CHICAGO -- As the national retail average for gasoline rises near $3 this month heading into the Memorial Day weekend, recent surveys suggest the trend may affect consumers’ travel plans for the summer. They differ, however, in the degree of consumers moving away from travel.
Here's a look at two analyses ...
NACS Consumer Fuels Survey
The most recent NACS Consumer Fuels Survey, conducted in May, found that only 11% of consumers said they planned to drive less in the coming 30 days—a figure that is only a few percentage points higher than in the April survey. This is even though reported gasoline prices were 15 cents per gallon (CPG) higher than in April, and 47 CPG higher than in May 2017.

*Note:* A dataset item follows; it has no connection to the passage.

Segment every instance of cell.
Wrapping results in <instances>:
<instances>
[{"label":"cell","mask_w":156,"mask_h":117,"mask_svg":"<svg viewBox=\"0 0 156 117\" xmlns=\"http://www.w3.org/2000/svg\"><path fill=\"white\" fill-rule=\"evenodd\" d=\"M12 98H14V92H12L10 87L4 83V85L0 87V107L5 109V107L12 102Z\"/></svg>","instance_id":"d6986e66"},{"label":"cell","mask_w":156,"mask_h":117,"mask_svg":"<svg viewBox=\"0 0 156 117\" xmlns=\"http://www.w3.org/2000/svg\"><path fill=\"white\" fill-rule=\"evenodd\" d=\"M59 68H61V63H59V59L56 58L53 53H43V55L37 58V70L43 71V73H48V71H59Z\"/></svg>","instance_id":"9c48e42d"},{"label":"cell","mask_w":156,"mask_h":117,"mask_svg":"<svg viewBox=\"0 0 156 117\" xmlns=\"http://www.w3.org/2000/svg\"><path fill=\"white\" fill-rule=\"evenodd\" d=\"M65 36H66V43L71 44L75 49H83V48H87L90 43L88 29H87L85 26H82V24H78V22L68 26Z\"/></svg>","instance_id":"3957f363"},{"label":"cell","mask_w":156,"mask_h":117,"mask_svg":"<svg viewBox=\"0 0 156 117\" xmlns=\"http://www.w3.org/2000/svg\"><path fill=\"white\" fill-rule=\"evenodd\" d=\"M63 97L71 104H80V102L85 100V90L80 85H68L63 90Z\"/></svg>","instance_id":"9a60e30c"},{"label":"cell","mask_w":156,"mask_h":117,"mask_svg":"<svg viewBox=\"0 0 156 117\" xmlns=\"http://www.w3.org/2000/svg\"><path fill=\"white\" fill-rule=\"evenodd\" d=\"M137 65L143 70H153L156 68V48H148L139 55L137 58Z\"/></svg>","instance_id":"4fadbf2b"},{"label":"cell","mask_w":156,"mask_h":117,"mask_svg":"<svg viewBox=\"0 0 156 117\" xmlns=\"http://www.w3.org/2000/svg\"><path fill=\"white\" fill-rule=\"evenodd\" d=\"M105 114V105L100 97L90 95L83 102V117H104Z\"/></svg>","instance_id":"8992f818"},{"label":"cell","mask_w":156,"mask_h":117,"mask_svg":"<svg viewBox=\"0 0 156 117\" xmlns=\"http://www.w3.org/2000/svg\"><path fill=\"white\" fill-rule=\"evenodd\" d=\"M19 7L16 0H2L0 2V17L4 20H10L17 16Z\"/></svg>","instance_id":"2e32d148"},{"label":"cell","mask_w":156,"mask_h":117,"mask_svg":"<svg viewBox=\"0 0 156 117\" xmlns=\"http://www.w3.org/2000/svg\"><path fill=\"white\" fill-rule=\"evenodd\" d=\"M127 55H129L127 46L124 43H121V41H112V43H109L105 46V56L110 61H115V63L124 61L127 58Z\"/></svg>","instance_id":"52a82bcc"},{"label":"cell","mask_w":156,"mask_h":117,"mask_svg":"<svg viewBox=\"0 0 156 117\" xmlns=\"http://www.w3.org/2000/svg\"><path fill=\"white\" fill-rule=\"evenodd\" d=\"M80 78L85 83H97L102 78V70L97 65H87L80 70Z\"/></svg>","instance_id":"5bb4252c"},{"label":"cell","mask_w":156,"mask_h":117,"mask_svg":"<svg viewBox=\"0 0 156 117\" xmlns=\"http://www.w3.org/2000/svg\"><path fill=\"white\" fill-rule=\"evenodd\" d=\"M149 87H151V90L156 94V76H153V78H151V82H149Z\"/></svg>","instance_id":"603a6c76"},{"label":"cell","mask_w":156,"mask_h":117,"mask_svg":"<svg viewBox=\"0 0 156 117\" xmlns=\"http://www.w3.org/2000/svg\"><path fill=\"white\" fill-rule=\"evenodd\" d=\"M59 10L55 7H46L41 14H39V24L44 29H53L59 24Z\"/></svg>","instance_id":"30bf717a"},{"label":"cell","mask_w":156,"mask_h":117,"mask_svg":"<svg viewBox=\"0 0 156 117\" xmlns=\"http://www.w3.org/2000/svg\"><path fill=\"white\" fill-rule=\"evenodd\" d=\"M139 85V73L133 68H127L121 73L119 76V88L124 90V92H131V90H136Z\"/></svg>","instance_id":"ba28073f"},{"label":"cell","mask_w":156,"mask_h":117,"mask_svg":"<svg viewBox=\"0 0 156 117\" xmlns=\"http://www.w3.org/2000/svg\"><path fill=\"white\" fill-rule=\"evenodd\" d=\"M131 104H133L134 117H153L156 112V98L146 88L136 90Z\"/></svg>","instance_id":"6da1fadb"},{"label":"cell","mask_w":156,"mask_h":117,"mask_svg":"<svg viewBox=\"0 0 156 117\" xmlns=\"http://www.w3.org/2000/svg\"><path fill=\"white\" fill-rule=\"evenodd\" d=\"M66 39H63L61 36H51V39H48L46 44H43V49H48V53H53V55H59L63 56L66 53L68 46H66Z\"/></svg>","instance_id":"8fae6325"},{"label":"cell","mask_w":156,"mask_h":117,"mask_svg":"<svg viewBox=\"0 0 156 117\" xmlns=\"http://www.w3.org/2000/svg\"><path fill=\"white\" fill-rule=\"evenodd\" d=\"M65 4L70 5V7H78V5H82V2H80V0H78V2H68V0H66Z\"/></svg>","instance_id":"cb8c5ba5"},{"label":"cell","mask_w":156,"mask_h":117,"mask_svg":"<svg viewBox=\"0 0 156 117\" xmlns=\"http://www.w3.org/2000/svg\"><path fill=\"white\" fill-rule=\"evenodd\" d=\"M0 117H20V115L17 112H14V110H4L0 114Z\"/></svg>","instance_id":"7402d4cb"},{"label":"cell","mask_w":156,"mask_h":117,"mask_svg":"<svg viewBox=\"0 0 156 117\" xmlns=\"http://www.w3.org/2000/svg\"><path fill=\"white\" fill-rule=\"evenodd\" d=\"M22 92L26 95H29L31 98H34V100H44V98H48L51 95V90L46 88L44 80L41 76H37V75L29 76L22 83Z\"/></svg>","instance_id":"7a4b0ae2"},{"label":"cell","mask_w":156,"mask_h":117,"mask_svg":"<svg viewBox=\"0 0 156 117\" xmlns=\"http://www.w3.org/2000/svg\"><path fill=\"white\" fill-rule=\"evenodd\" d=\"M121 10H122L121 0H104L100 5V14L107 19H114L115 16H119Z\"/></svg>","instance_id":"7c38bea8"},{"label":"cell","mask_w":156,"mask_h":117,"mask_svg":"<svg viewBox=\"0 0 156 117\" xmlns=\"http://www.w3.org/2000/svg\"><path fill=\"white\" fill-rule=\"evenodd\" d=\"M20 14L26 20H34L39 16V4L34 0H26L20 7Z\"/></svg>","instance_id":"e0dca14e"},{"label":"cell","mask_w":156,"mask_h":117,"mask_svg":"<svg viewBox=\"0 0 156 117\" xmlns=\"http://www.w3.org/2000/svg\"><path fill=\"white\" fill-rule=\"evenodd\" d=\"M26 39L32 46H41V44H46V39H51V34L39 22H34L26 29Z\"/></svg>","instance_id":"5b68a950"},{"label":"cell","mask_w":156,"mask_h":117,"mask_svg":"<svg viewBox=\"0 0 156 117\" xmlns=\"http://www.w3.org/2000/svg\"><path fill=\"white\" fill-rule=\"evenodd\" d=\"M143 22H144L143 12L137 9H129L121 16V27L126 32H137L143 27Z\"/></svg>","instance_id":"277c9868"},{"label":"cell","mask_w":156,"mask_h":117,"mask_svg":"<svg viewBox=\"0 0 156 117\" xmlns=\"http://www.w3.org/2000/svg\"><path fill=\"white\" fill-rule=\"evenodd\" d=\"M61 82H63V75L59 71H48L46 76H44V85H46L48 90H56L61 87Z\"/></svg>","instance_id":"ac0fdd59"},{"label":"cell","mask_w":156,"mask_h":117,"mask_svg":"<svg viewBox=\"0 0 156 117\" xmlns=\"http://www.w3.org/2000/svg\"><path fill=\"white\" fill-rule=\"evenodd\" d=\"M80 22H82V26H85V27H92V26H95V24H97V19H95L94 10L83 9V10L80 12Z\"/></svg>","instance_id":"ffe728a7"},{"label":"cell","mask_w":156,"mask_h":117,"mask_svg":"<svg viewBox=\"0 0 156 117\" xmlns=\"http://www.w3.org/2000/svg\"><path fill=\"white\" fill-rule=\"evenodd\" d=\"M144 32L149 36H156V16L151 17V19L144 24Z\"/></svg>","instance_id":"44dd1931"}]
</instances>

Consumers were slightly more likely to say they planned to dine out less in the May survey (34%) vs. the April survey (27%). They were also somewhat more likely to say they planned to spend less on nongasoline household purchases in the May survey (22%) vs. the April survey (16%).
Consumer optimism is also down slightly, with 60% surveyed in May saying they were optimistic about the economy, down 2 points from April. Men were more optimistic than women, at 66% vs. 55%. Consumers in the Midwest (63%) and West (62%) were the most optimistic about the economy, while those in the Northeast and South were the least (59%).
Two-thirds of consumers surveyed in May expect gasoline prices to continue to increase in the next 30 days. Meanwhile, the percentage of consumers who said gas prices influence their feelings about the economy was up 5 points from the April survey.
The NACS Consumer Fuels Survey was conducted online May 7-11 by Penn Schoen Berland with 1,501 U.S. adults who purchase fuel for a vehicle at least once per month. Click here to see more results.
GasBuddy 2018 Summer Travel Survey
A recent survey by GasBuddy of its members found that the percentage of consumers planning a summer road trip has fallen 24 points from last year. In GasBuddy’s 2018 Summer Travel Survey, 58% of consumers said they would take a road trip. Meanwhile, 39% said high gas prices were affecting their summer travel decisions, compared to 19% in 2017. This is as the national retail average rose almost 5 cents per gallon week over week to reach $2.93 per gallon May 21, according to GasBuddy’s survey of 135,000 gas stations.
The percentage of consumers planning a long road trip is also down in 2018. Only 31% said they planned to drive more than 500 miles round-trip, vs. 56% in 2017. GasBuddy conducted the survey from April 27 to May 3 with more than 17,000 users of its gas-price information app.
"For all those that have said summer travel will be unaffected by high gas prices, we offer thousands of respondents who have strongly indicated that's not true, especially as gas prices continue to climb," said Patrick DeHaan, head of petroleum analysis for Boston-based GasBuddy. "For the first time in years, the annual GasBuddy Summer Travel Survey revealed that higher prices are hurting the tradition of the summer road trip as we near a national average of $3 per gallon.”